Task instructions:
#1 In the column on the Bucs' road win over the Broncos, what was the final score?
#2 Resume the column on the Bucs' win over the Broncos from the point where it stops.

━━━ Document excerpt ━━━

It’s time for PewterReport.com’s 2-Point Conversion post-game column, which features two statements, two questions and two predictions based on the latest Bucs game. Tampa Bay improved to 2-1 on the year with a blowout win over the banged up Broncos in Denver, 28-10. The Bucs defense was the story once again, registering a season-high six sacks, including one for a safety, and forcing two takeaways as Tampa Bay won the turnover battle, 2-0, to record the team’s first road win of the season.
2 BIG STATEMENTS
STATEMENT 1. Barrett Leads Bucs’ Sack Attack
You could feel this coming.
Shaquil Barrett, the league’s leading sacker with 19.5 last year, didn’t have a sack through the Bucs’ first two games. But that would change in his return to Denver where he spent the first five years of his NFL career.

Bucs OLB Shaquil Barrett – Photo courtesy of Tampa Bay Buccaneers
Barrett, who made his first Pro Bowl last year in his first season in Tampa Bay, returned to form on Sunday, recording two of the Bucs’ six sacks, including a safety in the third quarter that increased the team’s lead to 25-10.

━━━ Extracted records ━━━

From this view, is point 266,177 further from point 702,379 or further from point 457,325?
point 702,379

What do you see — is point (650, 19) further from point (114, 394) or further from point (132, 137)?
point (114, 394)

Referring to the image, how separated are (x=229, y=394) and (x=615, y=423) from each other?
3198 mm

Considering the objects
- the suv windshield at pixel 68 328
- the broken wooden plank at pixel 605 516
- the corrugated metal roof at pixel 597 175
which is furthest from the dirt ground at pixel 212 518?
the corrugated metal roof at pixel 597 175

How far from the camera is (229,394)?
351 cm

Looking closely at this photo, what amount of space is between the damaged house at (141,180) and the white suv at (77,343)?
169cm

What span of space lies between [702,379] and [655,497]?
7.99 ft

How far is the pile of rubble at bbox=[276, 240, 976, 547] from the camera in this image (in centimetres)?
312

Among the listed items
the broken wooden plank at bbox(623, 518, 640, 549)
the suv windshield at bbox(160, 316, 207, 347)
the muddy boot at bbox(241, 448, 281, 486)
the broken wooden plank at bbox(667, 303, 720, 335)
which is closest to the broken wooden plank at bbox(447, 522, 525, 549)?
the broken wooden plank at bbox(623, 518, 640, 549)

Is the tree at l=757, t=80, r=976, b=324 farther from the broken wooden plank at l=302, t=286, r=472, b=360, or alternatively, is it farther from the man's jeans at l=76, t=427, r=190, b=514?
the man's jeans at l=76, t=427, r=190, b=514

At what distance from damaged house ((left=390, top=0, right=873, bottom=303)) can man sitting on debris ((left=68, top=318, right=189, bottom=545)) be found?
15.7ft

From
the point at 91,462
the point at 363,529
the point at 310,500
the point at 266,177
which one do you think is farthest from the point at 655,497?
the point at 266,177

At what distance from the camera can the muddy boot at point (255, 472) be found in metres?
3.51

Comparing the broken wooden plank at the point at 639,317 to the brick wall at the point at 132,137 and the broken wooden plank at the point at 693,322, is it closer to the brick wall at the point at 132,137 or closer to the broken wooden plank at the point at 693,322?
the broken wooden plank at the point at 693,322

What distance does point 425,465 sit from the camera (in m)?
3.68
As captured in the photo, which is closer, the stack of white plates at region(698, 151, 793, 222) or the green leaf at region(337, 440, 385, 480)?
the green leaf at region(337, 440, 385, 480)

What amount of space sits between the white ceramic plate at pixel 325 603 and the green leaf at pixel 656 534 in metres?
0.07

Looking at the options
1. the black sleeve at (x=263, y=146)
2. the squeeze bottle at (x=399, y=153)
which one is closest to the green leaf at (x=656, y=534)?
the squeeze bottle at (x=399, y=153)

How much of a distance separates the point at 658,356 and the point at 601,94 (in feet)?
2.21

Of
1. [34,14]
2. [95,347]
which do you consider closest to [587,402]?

━━━

Task responses:
#1 28-10

#2
Bucs defensive coordinator Todd Bowles blitzed Jeff Driskel with regularity throughout the game, often up the A-gaps, taking advantage of Broncos rookie center Lloyd Cushenberry III, who struggled mightily. Barrett’s sack for a safety came up the middle on a well-executed stunt. Driskel got hit a total of 10 times in the Bucs’ win.
Tampa Bay’s defensive backs recorded just two sacks last year, as safety Mike Edwards and cornerback Sean Murphy-Bunting each notched a QB capture during the 2019 campaign. Through three games this season, the Bucs DBs already have three sacks with rookie safety Antoine Winfield, Jr. getting one on Sunday, his second sack in as many weeks, and fellow safety Jordan Whitehead also recording his first sack of the season against Denver.
In the second half, second-year outside linebacker Anthony Nelson didn’t get a sack, but he lowered the boom on Driskel as he threw the ball, resulting in a wobbly pass that fluttered into the arms of linebacker Lavonte David, who recorded his first interception of the year. That takeaway led to a 35-yard field goal that gave the Bucs a 28-10 lead to start the fourth quarter.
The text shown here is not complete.